Who hit the Christmas jackpot? The short answer is the discounters, and in particular, Lidl – proof of how limited the impact of its underwhelming festive ad was, while Aldi lagged, somewhat surprisingly given the boost from new stores and despite the best efforts of Kevin the Carrot & co.

But there’s more nuance needed, with M&S, Sainsbury’s and Tesco all maintaining momentum into the final quarter, so we’ve examined the trading results in detail, as well as reviewing the share price performance of the leading listed retail and fmcg players.

Now attention turns to the new year, a time of sobriety, belt-tightening… and more food price inflation. This year looks no exception, though the inevitable decline in promotions is not expected to be as steep as in previous years as brands, after some early success over Christmas, seek to recover further volumes lost in the aftermath of all the cost price increases.

Still it speaks volumes that Tesco’s big announcement is the return of double Clubcard points for the first time in 10 years.

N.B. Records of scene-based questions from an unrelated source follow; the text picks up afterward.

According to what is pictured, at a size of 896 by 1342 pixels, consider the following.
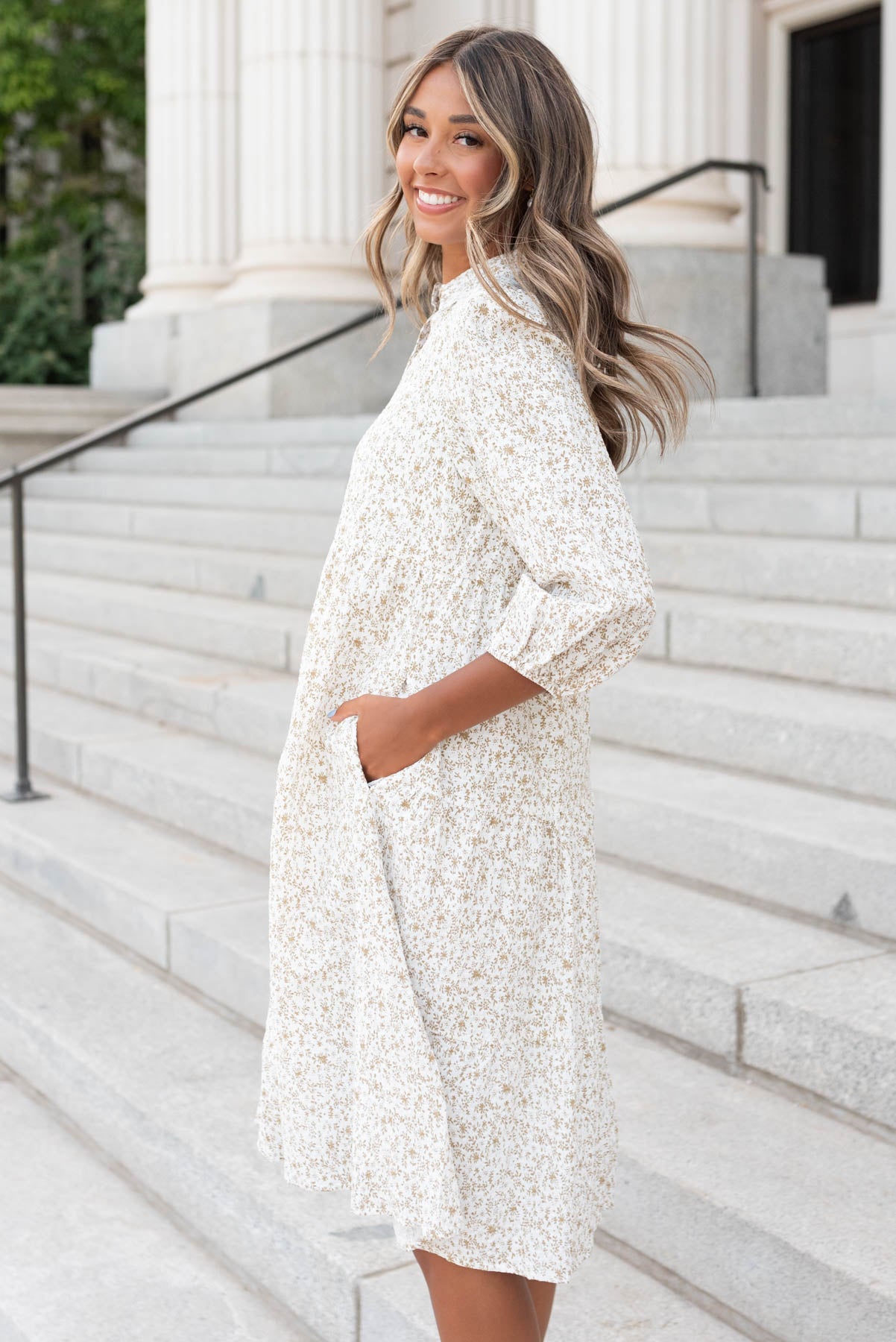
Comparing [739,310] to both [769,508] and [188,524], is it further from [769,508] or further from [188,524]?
[769,508]

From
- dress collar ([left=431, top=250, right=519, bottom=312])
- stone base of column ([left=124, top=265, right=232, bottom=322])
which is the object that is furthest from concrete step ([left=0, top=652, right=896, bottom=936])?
stone base of column ([left=124, top=265, right=232, bottom=322])

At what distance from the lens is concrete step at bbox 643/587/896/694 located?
162 inches

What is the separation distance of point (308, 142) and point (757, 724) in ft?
25.6

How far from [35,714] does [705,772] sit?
124 inches

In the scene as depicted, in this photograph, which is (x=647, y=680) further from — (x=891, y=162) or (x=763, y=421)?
(x=891, y=162)

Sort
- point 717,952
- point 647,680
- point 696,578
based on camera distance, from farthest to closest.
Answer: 1. point 696,578
2. point 647,680
3. point 717,952

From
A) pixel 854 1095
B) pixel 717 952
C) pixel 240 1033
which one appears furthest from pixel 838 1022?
pixel 240 1033

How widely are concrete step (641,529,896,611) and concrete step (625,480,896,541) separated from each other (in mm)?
48

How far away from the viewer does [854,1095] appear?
9.00ft

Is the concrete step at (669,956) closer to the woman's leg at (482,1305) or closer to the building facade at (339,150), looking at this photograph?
the woman's leg at (482,1305)

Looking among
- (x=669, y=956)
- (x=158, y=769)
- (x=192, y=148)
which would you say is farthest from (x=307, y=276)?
(x=669, y=956)

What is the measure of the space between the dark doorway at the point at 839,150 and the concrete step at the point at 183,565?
566 centimetres

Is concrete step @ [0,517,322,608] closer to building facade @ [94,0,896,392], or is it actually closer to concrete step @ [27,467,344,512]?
concrete step @ [27,467,344,512]

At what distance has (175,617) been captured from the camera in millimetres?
6812
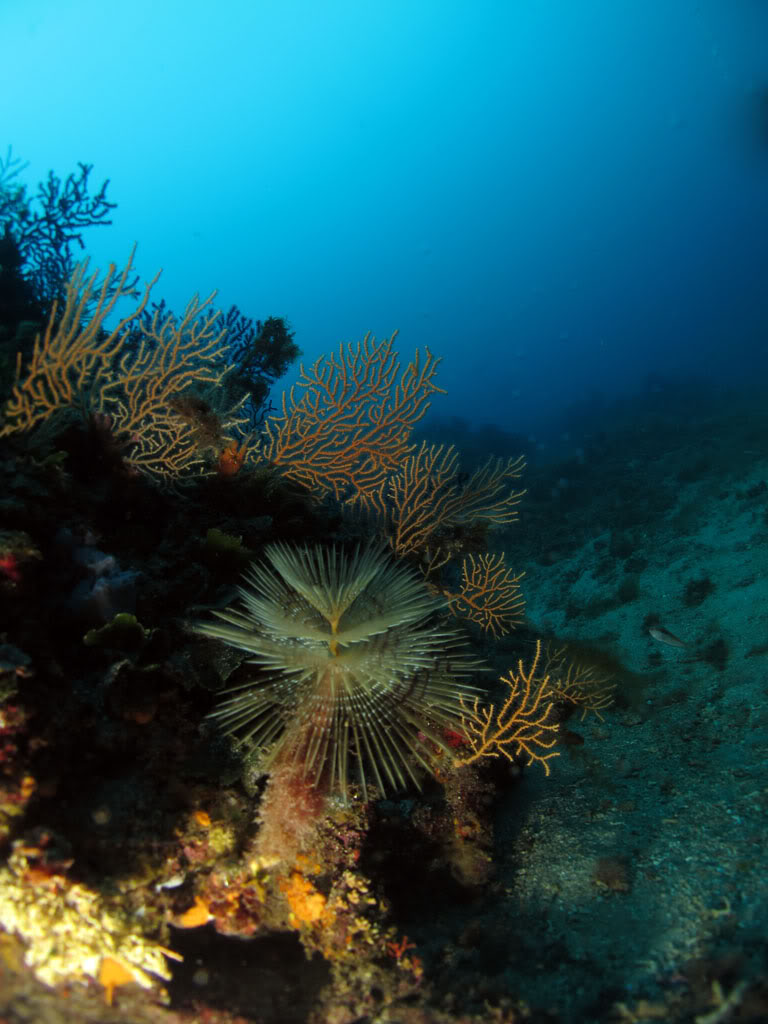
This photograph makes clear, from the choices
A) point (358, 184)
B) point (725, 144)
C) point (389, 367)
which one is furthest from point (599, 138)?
point (389, 367)

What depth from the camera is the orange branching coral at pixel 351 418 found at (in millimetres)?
5234

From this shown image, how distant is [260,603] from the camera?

Tesco has evolved its loyalty card out of all recognition, and you would be forgiven for thinking that points no longer win prizes, as it met the need for instant wins with money-off discounts at the checkout. But those points have always been in the back of people’s minds, and at this miserable time of year, it’s a clever move, offering valuable experiential currency, whether that’s a discounted trip to the zoo, tickets to the cinema, flights and cruises – even a restaurant table. It also draws attention away from continued inflation, the lack of significant new pricing initiatives and lower deal levels.

In short, Tesco has most of its bases covered. And the biggest activity comes from its rivals, which continue to copy its moves: from Asda’s new price match scheme to Aldi’s plans to launch a retail media arm.

With Asda also launching a Fab Five initiative straight out of the Aldi playbook, it shows how nip and tuck it all is – and how fine the margins between success and failure.